Hello, 330 cfs — Welcome, Tubers
Update: At 6:30 p.m. Friday, May 24, these were the river rates:
- Guadalupe River @ Spring Branch (Upper): 483 cfs
- Guadalupe River @ Sattler (Lower): 367 cfs
- Guadalupe River @ New Braunfels: 452 cfs
Thursday, May 23: This just in from Water Oriented Recreation District of Comal County: “The Corps of Engineers will begin making gate changes to reduce river flows at noon today. By 3:30 pm, river flows at Canyon Dam will be 330 cubic feet per second. This release will be maintained through the Memorial Day weekend. On Tuesday, May 28, the Corps will increase releases. At this time, it is not known what the increased release will be.”
This is an excellent flow for recreation purposes, but as always please be water aware and safe at all times.”
Wednesday evening May 22: Comal County Commissioner Pct. 4 Jen Crownover announced on her Facebook page Wednesday night that the U.S. Army Corps of Engineers and Guadalupe-Blanco River Authoritiy will start reducing river flows on Thursday and continue reductions on Friday “to a near perfect rereational level for the weekend. If you haven’t made plans to go tubing, you should!“
Canyon Lake businesses and potentially thousands of visitors are waiting with bated breath to see if U.S. Army Corps of Engineers (USACE) and/or Guadalupe-Blanco River Authority (GBRA) plan to do something about the high release rates from Canyon Dam, which make tubing on the Guadalupe River virtually impossible over the Memorial Day weekend.
As of 4:15 p.m. on Wednesday, flows on the Guadalupe River at Sattler were 1,730 cfs. This morning, the rate was 1,670 cfs. Tubing is not recommended between 1,000 – 3,000 cfs.
Spokespersons with Guadalupe-Blanco River Authority (GBRA), U.S. Army Corps of Engineers (USACE), and Water Oriented Recreation District of Comal County (WORDCC) say an announcement could be made soon.

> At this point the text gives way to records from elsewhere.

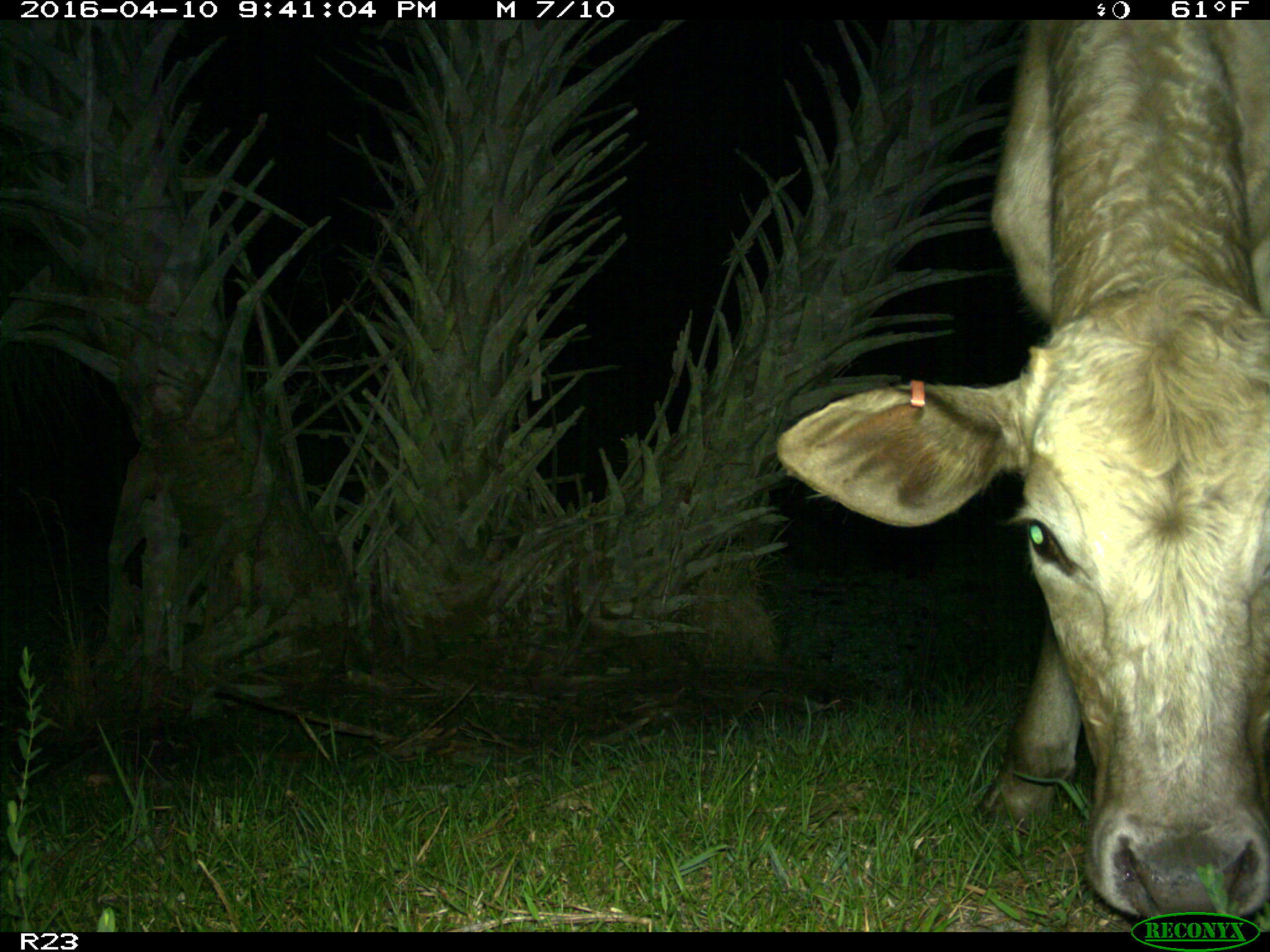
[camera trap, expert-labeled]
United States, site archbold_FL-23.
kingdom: Animalia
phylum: Chordata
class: Mammalia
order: Artiodactyla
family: Bovidae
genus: Bos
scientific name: Bos taurus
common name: domestic cow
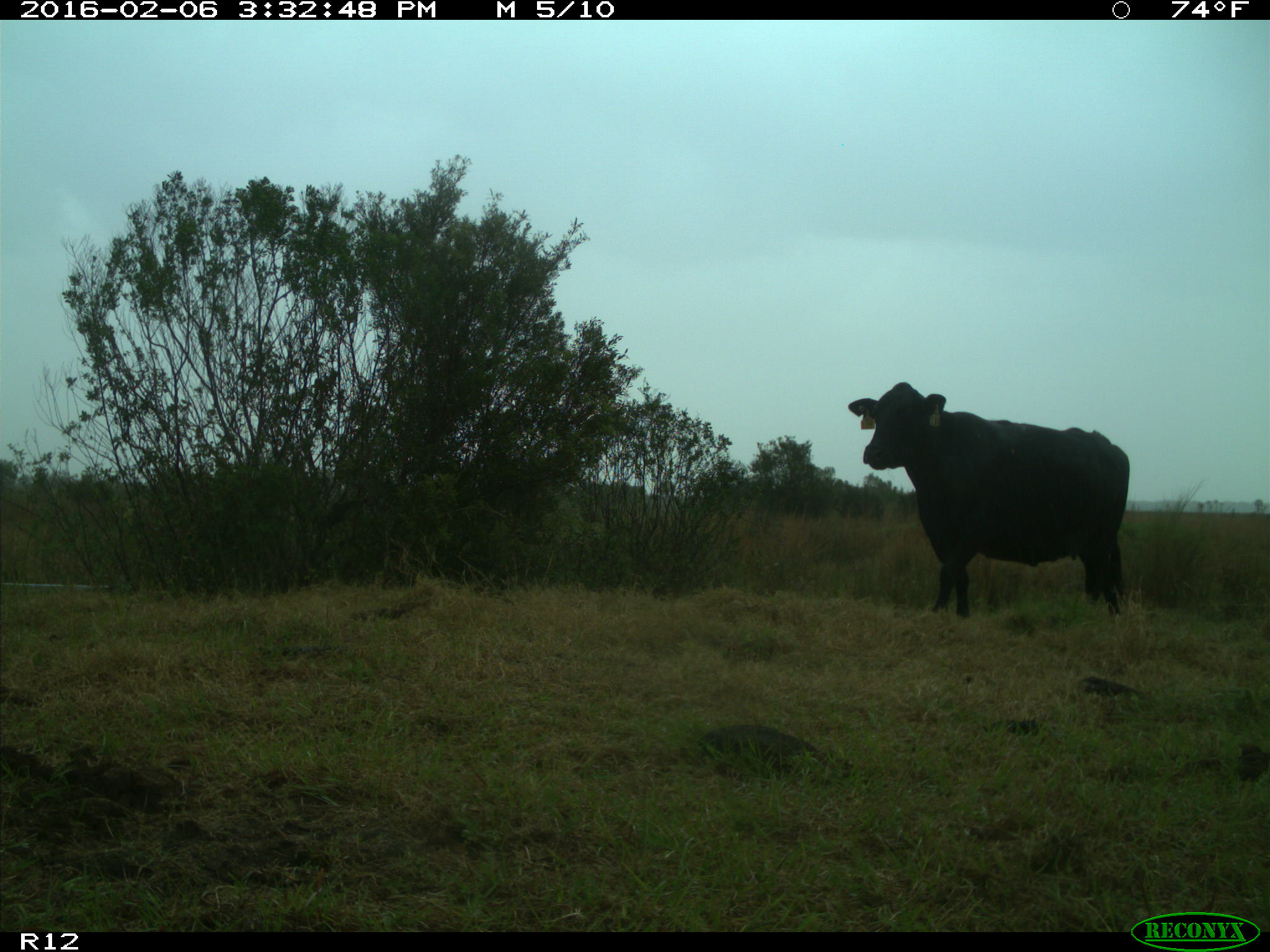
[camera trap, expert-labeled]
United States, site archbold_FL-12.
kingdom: Animalia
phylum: Chordata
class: Mammalia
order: Artiodactyla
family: Bovidae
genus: Bos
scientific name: Bos taurus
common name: domestic cow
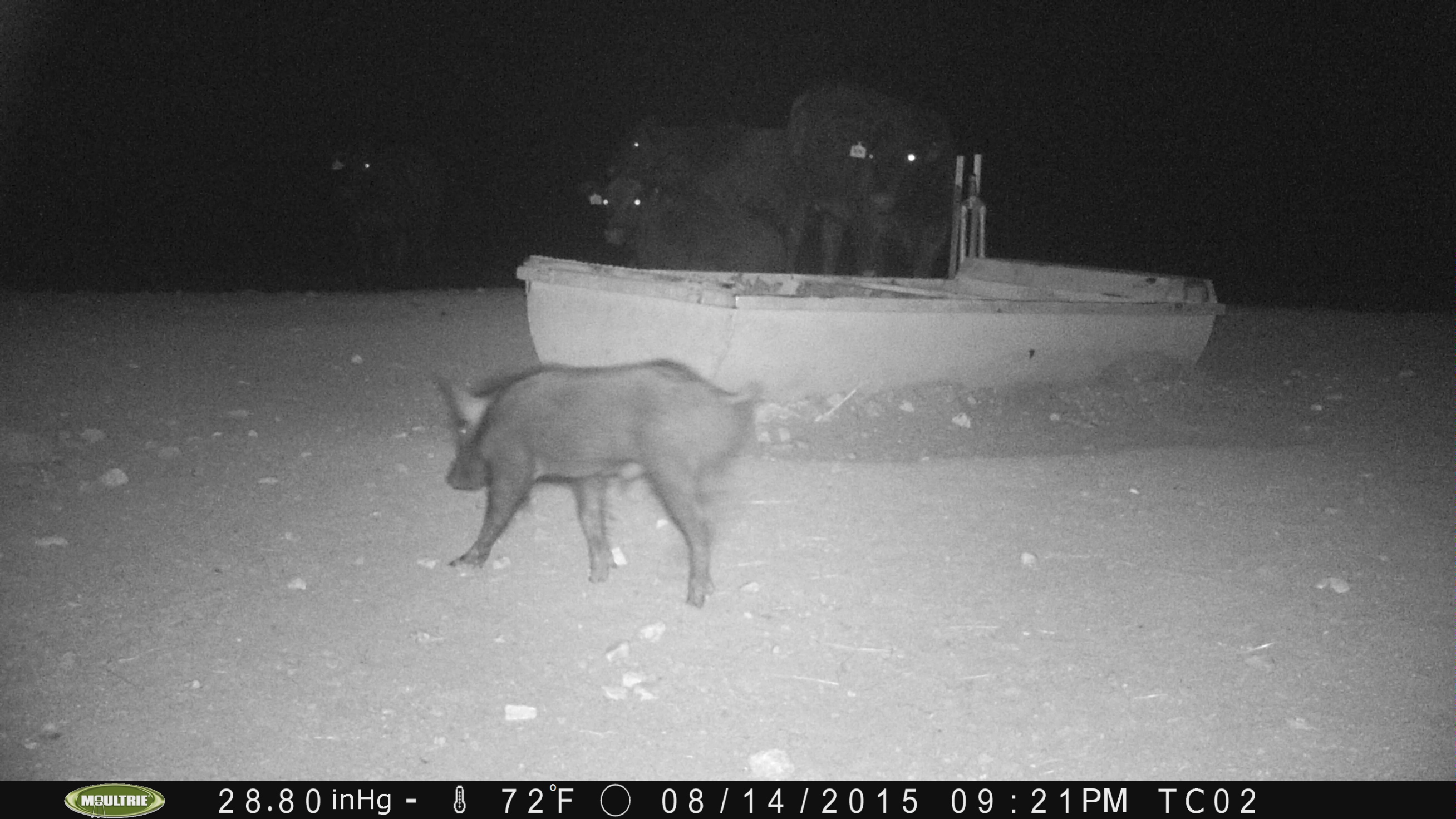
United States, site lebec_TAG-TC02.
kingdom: Animalia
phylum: Chordata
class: Mammalia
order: Artiodactyla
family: Suidae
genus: Sus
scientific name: Sus scrofa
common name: wild boar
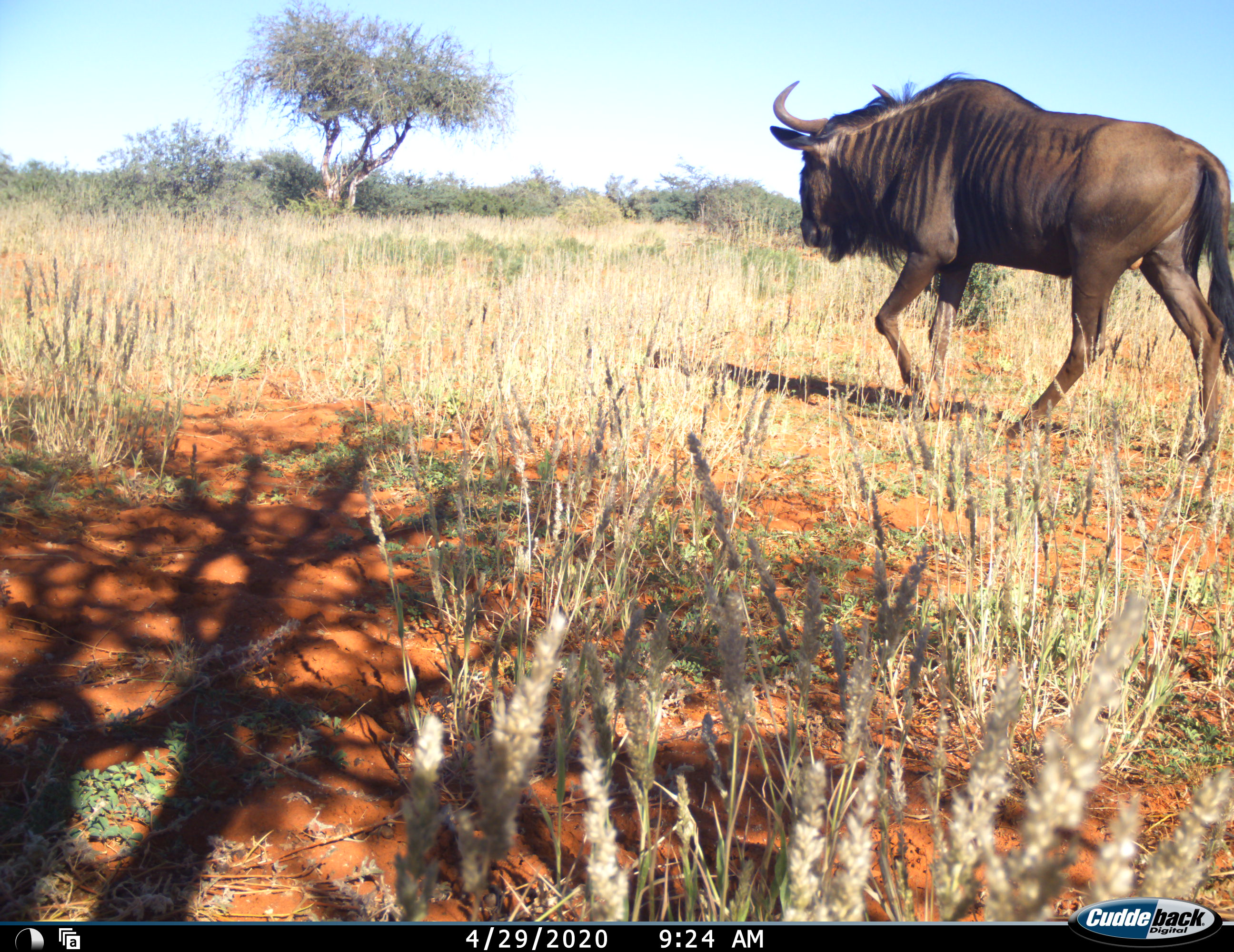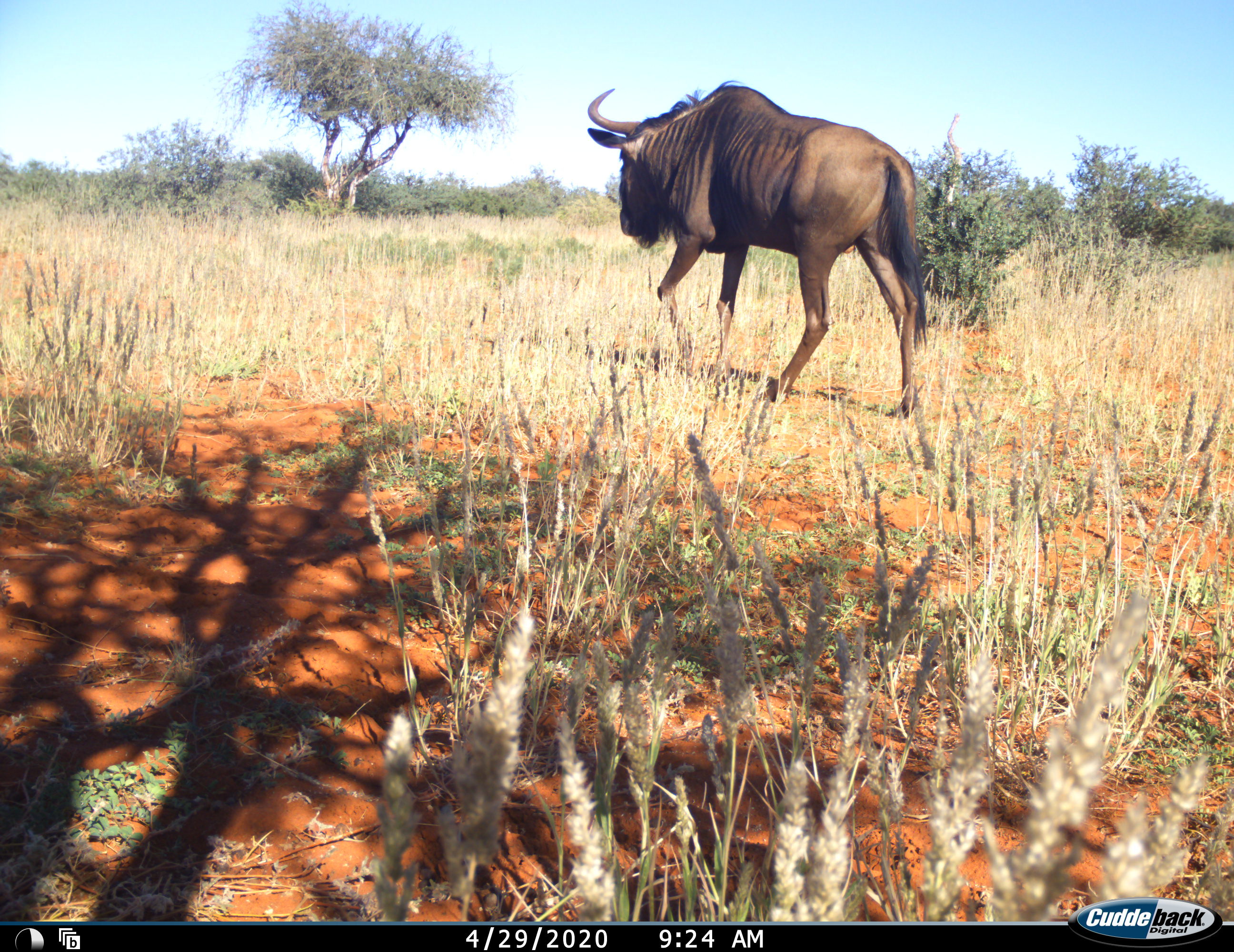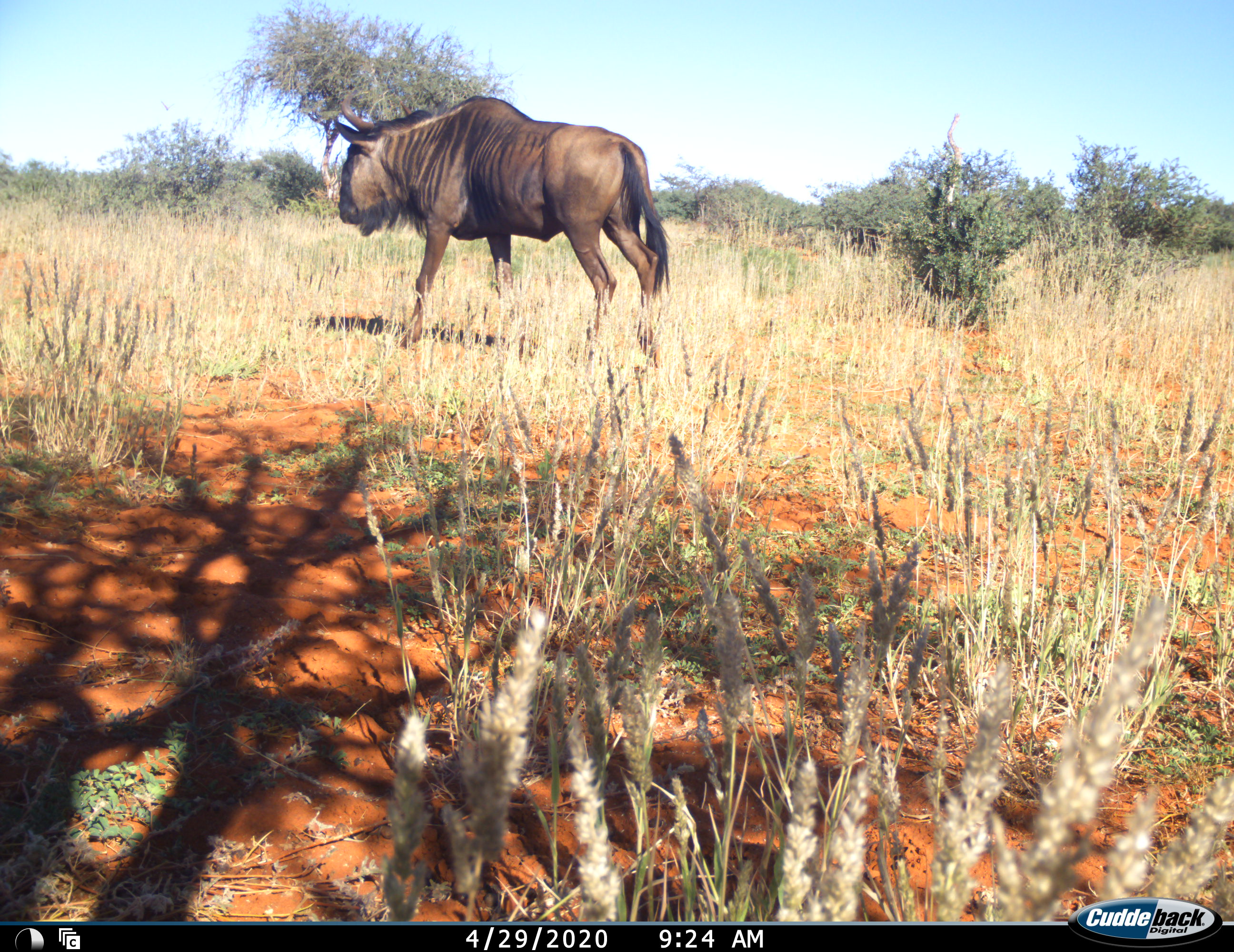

“This is a coordination between GBRA and our Water Management Section,” explained Javier Perez Ortiz, Canyon Lake park manager, who works for USACE. “Our Water Management Section professional staff take into consideration many factors addressed in our water management plan. Ultimately they recommend the appropriate water discharges. We will keep the public informed about the status of Canyon Lake water releases.”
Canyon Lake is currently one foot about “flood pool” at 909.98 feet.
Clayton Church, Public Affairs specialist with USACE’s Fort Worth District, which oversees Canyon Lake, said the Corps operates Canyon Lake within the parameters of the water-control manual.
“Current elevation is 910 with a release of 1,582 to evacuate water from the flood pool and regain capacity,” he wrote in an email to MyCanyonLake.com. He said an announcement will probably come from GBRA or WORD.
According to WORD’s website, USACE controls the outflow of Canyon Lake when the reservoir exceeds 909 feet. Changes to releases depend on the response to rainfall and other factors.
What Determines the Minimum Flow on the Guadalupe?
While flow rates may seem a mystery to many, they’re actually spelled out on WORD’s website. Click here for more information.
- When Canyon Reservoir is below 909 msl (feet), GBRA releases flows according to senior downstream-water-rights holders only.
- When Canyon Reservoir exceeds 909 msl (feet), the lake is considered a flood-control reservoir with a holding capacity designed to catch flood waters before they do damages downstream. This means lake levels will fluctuate year round.
- When Canyon Reservoir is at 909 msl (feet) GBRA typically matches the inflow to Canyon Lake. Factors affecting this are GBRA’s contract with Guadalupe River Trout Unlimited; Federal Energy Regulatory Commission’s (FERC) requirement governing the GBRA-operated hydro-electric plant at the base of Canyon Dam; TCEQ’s mandated minimum flows, which are contingent on the ‘Base Storage Level’ of Canyon Reservoir; GBRA-Comal County contract for recreational flow; and Texas water law requirements.